La majorité des réfugiés de l'époque était constituée de femmes temporairement seules avec des enfants. Parmi elles se trouvaient comme le montre les rapports des années suivantes des veuves "temporaires". En effet de nombreux maris ressuscitèrent les années suivantes, comme nous l'apprendra le rapport d'activité de 2007. "Il n’est pas rare que ceux-ci finissent par réapparaître pendant ou peu après l’instruction du dossier de leur épouse et déclarent s’être cachés ou avoir été détenus arbitrairement pendant plusieurs mois"...
En 2003, 46,5 % des demandeurs d'asile russes ont obtenu le statut de réfugié. La politique d’accueil repose sur une totale empathie avec des personnes "qui fuient le conflit persistant et la situation humanitaire catastrophique".
Si effectivement la situation humanitaire est catastrophique du fait de la guerre, cela n'aurait pas dû faire perdre de vue les orientations politiques des requérants. Or, à une époque ou près de la moitié des tchétchènes obtiennent la carte de réfugié, l'OFPRA nage en plein angélisme. Dans le rapport de 2006, ils sont décrits comme des " personnes ayant été personnellement victimes de persécutions, ou craignant de l’être du fait des soupçons qui pèsent sur leurs proches, vétérans de la première guerre, membres des forces de sécurité pendant l’entre-deux guerres, victimes de règlements de comptes et de vendettas. Les craintes sont avancées tant à l’égard des autorités fédérales russes que des forces de sécurité locales dont celles contrôlées par Ramzan Kadyrov. D’autres profils ont pu être identifiés : combattants indépendantistes, gardes du corps de personnalités ou de militaires, agents de divers services de sécurité (dont des "Kadyrovtsy") ".

Depuis 1996, la salafisation des rebelles tchétchènes est exponentielle et connue de tous ceux qui veulent bien s'en donner la peine. En réalité, l'islamisation des républiques du Causasse et d'Asie Centrale soviétique est bien antérieure à la chute de l'URSS (confère l'exemple Tadjik).
Or durant les dix années consécutives à la première guerre de Tchétchénie, jamais le mot islamiste n’apparaît dans les rapports d'activités de l'OFPRA. Durant toutes ces années, l'OFPRA a donc accueilli aveuglément les réfugiés tchétchènes sans s'interroger sur leur back-ground politique. En 2006, les russes étaient la nationalité ayant obtenu le plus de statuts de réfugiés (10,1 %)....

2007 à 2014 : Les grands questionnements de l'OFPRA.

Placé sous la tutelle du ministère des Affaires Étrangères jusqu'en 2007, l'OFPRA passa cette année sous la tutelle du ministère de l'immigration, de l'intégration, de l'identité nationale et du codéveloppement de Brice Hortefeux.

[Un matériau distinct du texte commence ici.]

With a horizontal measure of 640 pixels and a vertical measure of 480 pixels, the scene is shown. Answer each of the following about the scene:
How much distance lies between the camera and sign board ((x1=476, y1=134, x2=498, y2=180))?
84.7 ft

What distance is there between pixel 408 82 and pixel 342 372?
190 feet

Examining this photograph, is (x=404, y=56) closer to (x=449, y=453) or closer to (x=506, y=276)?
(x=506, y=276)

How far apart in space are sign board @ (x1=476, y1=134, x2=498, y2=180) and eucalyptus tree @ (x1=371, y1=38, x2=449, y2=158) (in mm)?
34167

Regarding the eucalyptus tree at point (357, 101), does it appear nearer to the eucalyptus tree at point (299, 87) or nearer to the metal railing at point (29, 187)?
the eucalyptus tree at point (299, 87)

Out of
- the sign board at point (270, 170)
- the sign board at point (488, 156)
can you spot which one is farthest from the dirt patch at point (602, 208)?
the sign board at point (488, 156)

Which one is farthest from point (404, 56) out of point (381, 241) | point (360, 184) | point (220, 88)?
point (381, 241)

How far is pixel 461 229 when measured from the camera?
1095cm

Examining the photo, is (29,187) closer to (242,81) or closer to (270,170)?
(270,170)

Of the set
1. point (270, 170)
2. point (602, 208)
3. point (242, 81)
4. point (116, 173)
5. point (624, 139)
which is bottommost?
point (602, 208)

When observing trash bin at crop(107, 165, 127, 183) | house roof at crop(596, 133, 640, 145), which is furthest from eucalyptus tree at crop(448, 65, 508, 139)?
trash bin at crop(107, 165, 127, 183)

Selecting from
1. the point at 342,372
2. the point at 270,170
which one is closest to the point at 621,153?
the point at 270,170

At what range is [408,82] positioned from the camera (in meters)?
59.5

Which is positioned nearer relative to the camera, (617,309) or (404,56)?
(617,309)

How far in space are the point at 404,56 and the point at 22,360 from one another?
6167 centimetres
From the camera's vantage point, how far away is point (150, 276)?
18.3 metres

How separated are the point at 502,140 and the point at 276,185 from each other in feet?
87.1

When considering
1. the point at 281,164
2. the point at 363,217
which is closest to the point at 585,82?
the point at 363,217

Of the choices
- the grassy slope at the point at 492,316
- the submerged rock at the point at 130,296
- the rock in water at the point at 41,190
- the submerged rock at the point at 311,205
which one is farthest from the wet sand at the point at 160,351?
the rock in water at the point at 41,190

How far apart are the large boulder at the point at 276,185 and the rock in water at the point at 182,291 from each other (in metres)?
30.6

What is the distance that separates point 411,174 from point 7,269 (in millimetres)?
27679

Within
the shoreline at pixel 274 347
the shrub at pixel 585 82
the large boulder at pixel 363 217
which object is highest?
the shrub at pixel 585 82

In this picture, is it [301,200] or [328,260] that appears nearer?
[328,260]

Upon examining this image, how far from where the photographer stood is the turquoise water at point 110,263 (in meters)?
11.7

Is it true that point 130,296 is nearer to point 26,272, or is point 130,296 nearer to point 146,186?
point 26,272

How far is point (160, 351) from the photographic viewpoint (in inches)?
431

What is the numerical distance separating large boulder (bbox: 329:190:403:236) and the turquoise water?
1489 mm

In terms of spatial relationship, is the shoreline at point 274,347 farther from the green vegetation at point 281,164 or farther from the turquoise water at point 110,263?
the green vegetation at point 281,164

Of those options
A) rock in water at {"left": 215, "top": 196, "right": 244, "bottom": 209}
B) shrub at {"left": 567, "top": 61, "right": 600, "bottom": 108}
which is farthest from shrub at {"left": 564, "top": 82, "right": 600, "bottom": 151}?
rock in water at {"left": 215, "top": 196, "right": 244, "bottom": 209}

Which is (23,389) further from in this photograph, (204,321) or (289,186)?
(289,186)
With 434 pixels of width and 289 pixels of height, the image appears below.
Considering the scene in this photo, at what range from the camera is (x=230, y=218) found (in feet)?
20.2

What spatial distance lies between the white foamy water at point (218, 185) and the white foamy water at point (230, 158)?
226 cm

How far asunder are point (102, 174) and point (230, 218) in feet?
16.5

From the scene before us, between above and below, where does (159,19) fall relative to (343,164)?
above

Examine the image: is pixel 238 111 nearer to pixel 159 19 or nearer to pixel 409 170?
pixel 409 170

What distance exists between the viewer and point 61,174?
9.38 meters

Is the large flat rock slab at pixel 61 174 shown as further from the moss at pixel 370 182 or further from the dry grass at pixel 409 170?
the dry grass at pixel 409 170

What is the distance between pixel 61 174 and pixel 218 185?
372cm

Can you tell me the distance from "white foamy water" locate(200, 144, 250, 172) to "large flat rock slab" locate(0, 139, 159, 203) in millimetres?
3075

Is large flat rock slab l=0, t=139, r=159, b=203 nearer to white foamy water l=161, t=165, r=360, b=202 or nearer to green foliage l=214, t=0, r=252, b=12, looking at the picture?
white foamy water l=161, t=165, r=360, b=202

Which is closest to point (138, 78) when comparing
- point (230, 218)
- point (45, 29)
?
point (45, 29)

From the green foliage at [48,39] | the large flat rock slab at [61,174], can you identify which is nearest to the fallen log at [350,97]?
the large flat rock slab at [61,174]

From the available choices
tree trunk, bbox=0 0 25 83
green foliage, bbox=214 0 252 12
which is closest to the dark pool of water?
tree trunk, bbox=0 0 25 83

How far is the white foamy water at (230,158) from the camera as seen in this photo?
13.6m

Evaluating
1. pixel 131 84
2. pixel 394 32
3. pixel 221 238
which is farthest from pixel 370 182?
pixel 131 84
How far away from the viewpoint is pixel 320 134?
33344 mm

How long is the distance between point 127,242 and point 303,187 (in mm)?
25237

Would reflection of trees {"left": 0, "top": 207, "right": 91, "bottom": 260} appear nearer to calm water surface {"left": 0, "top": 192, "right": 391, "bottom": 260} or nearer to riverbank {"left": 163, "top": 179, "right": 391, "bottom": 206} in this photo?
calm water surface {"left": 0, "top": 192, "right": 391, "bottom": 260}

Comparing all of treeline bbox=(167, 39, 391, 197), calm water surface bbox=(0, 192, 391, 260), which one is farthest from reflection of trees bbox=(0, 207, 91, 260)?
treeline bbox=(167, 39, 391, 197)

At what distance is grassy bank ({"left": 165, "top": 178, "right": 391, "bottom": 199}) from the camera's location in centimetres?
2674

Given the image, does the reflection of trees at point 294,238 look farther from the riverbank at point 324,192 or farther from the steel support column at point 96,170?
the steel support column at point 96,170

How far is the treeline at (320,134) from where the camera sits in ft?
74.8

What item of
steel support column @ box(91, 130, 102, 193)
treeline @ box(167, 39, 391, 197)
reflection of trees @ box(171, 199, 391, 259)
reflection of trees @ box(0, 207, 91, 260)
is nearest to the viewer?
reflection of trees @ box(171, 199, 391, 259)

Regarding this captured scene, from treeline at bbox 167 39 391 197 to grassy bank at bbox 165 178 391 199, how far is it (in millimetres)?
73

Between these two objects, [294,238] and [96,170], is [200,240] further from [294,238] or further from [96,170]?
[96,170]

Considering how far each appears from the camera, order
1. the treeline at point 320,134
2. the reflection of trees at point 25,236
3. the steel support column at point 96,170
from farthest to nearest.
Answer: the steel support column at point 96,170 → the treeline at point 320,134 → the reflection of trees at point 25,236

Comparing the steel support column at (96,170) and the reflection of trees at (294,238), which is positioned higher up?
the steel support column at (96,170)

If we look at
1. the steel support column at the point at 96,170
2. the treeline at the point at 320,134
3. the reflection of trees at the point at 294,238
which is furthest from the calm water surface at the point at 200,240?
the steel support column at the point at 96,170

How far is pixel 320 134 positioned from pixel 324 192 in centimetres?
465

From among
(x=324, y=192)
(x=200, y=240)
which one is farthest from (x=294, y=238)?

Cette année, marque un tournant dans le traitement des réfugiés russes (80 % issus du Nord Caucase) par l'OFPRA. Pour la première fois, on note des appréciations plus tranchées. On apprend la présence parmi les réfugiés de " profils plus troubles (combattants indépendantistes, gardes du corps de personnalités ou de militaires, membres de divers services de sécurité,(anciens) partisans de Kadyrov, gros commerçants) se rencontrent toujours de façon régulière mais semblent en baisse ".
L'année précédente (voir supra) ces mêmes profils étaient encore considérés comme normaux...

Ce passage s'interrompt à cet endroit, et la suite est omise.